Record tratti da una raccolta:
----

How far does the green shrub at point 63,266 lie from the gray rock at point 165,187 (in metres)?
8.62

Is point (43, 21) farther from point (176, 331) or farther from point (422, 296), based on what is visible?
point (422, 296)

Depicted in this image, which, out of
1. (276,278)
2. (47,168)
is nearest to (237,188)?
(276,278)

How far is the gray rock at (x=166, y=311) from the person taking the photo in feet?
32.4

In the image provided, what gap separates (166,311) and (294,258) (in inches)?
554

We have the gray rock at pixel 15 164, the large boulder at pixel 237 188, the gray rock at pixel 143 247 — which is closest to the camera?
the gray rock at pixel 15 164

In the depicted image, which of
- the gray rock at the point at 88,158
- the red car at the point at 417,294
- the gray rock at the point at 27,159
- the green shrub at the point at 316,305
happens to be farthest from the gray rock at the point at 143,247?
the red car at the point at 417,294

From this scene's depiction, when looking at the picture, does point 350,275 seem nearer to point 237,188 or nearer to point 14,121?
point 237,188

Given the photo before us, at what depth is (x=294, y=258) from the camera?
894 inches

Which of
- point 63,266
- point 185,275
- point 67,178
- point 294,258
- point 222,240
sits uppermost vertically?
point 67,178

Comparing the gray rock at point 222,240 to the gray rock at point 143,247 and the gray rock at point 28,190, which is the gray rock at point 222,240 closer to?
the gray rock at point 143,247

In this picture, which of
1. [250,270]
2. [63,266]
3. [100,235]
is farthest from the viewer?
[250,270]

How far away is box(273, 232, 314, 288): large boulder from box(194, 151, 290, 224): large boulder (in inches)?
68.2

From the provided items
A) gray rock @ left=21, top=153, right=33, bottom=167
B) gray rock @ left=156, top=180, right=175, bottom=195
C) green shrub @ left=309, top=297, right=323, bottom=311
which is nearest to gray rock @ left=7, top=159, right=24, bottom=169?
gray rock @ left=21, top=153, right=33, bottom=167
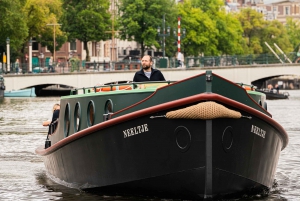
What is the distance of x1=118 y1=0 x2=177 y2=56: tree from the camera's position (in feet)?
299

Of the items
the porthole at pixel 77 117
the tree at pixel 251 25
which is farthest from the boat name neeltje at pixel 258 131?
the tree at pixel 251 25

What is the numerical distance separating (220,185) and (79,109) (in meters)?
2.90

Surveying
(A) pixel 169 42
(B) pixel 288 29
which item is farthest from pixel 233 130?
(B) pixel 288 29

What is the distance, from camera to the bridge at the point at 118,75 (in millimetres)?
75125

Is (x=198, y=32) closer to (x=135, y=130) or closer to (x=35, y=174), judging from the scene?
(x=35, y=174)

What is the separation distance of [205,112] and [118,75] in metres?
66.7

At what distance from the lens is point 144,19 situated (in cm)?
9162

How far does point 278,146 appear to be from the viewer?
15055 millimetres

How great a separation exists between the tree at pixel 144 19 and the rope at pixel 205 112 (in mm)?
77607

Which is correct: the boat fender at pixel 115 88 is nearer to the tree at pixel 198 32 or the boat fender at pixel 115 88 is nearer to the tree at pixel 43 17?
the tree at pixel 43 17

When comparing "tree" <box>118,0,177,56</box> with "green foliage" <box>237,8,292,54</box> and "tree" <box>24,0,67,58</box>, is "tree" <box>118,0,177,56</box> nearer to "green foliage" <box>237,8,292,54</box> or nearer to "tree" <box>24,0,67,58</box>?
"tree" <box>24,0,67,58</box>

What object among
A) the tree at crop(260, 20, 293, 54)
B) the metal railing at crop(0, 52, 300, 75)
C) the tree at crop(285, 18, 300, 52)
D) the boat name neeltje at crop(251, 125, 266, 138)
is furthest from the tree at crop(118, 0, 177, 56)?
the boat name neeltje at crop(251, 125, 266, 138)

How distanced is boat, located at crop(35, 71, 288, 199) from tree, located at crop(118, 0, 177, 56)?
76.2 m

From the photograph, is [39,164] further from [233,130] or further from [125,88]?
[233,130]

----

ESERCIZIO BREVE
Trasforma tutti i record in un elenco JSON di stringhe, una per ciascuna riga, omettendo le righe vuote. Lascia fuori le immagini dalla risposta.

LA SOLUZIONE
[
  "How far does the green shrub at point 63,266 lie from the gray rock at point 165,187 (in metres)?",
  "8.62",
  "Is point (43, 21) farther from point (176, 331) or farther from point (422, 296), based on what is visible?",
  "point (422, 296)",
  "Depicted in this image, which, out of",
  "1. (276,278)",
  "2. (47,168)",
  "is nearest to (237,188)?",
  "(276,278)",
  "How far is the gray rock at (x=166, y=311) from the person taking the photo in feet?",
  "32.4",
  "In the image provided, what gap separates (166,311) and (294,258) (in inches)?",
  "554",
  "We have the gray rock at pixel 15 164, the large boulder at pixel 237 188, the gray rock at pixel 143 247 — which is closest to the camera?",
  "the gray rock at pixel 15 164",
  "In the depicted image, which of",
  "- the gray rock at the point at 88,158",
  "- the red car at the point at 417,294",
  "- the gray rock at the point at 27,159",
  "- the green shrub at the point at 316,305",
  "happens to be farthest from the gray rock at the point at 143,247?",
  "the red car at the point at 417,294",
  "From this scene's depiction, when looking at the picture, does point 350,275 seem nearer to point 237,188 or nearer to point 14,121?",
  "point 237,188",
  "Given the photo before us, at what depth is (x=294, y=258) from the camera?",
  "894 inches",
  "Which of",
  "- point 63,266",
  "- point 185,275",
  "- point 67,178",
  "- point 294,258",
  "- point 222,240",
  "sits uppermost vertically?",
  "point 67,178",
  "Comparing the gray rock at point 222,240 to the gray rock at point 143,247 and the gray rock at point 28,190, which is the gray rock at point 222,240 closer to?",
  "the gray rock at point 143,247",
  "In this picture, which of",
  "1. [250,270]",
  "2. [63,266]",
  "3. [100,235]",
  "is farthest from the viewer?",
  "[250,270]",
  "How far away is box(273, 232, 314, 288): large boulder from box(194, 151, 290, 224): large boulder (in inches)?",
  "68.2",
  "From the provided items",
  "A) gray rock @ left=21, top=153, right=33, bottom=167",
  "B) gray rock @ left=156, top=180, right=175, bottom=195",
  "C) green shrub @ left=309, top=297, right=323, bottom=311",
  "which is nearest to gray rock @ left=7, top=159, right=24, bottom=169?",
  "gray rock @ left=21, top=153, right=33, bottom=167",
  "What is the distance of x1=118 y1=0 x2=177 y2=56: tree from the camera's position (in feet)?",
  "299",
  "Of the items",
  "the porthole at pixel 77 117",
  "the tree at pixel 251 25",
  "which is farthest from the boat name neeltje at pixel 258 131?",
  "the tree at pixel 251 25",
  "What is the numerical distance separating (220,185) and (79,109) (in meters)?",
  "2.90",
  "Surveying",
  "(A) pixel 169 42",
  "(B) pixel 288 29",
  "which item is farthest from pixel 233 130?",
  "(B) pixel 288 29",
  "What is the distance, from camera to the bridge at the point at 118,75 (in millimetres)?",
  "75125",
  "Is (x=198, y=32) closer to (x=135, y=130) or closer to (x=35, y=174), judging from the scene?",
  "(x=35, y=174)",
  "What is the separation distance of [205,112] and [118,75] in metres?",
  "66.7",
  "At what distance from the lens is point 144,19 situated (in cm)?",
  "9162",
  "How far does point 278,146 appear to be from the viewer?",
  "15055 millimetres",
  "How great a separation exists between the tree at pixel 144 19 and the rope at pixel 205 112 (in mm)?",
  "77607",
  "Which is correct: the boat fender at pixel 115 88 is nearer to the tree at pixel 198 32 or the boat fender at pixel 115 88 is nearer to the tree at pixel 43 17?",
  "the tree at pixel 43 17",
  "When comparing \"tree\" <box>118,0,177,56</box> with \"green foliage\" <box>237,8,292,54</box> and \"tree\" <box>24,0,67,58</box>, is \"tree\" <box>118,0,177,56</box> nearer to \"green foliage\" <box>237,8,292,54</box> or nearer to \"tree\" <box>24,0,67,58</box>?",
  "\"tree\" <box>24,0,67,58</box>",
  "What object among",
  "A) the tree at crop(260, 20, 293, 54)",
  "B) the metal railing at crop(0, 52, 300, 75)",
  "C) the tree at crop(285, 18, 300, 52)",
  "D) the boat name neeltje at crop(251, 125, 266, 138)",
  "is furthest from the tree at crop(118, 0, 177, 56)?",
  "the boat name neeltje at crop(251, 125, 266, 138)",
  "How distanced is boat, located at crop(35, 71, 288, 199) from tree, located at crop(118, 0, 177, 56)?",
  "76.2 m",
  "From the photograph, is [39,164] further from [233,130] or further from [125,88]?",
  "[233,130]"
]